What is being asked ::
The data must be returned in full and exactly as given.

-- Begin Data excerpts --

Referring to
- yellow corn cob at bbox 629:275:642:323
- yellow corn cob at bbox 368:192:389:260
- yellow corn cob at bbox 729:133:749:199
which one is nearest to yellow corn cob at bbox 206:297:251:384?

-- End Data excerpts --

Task answer ::
Referring to
- yellow corn cob at bbox 629:275:642:323
- yellow corn cob at bbox 368:192:389:260
- yellow corn cob at bbox 729:133:749:199
which one is nearest to yellow corn cob at bbox 206:297:251:384?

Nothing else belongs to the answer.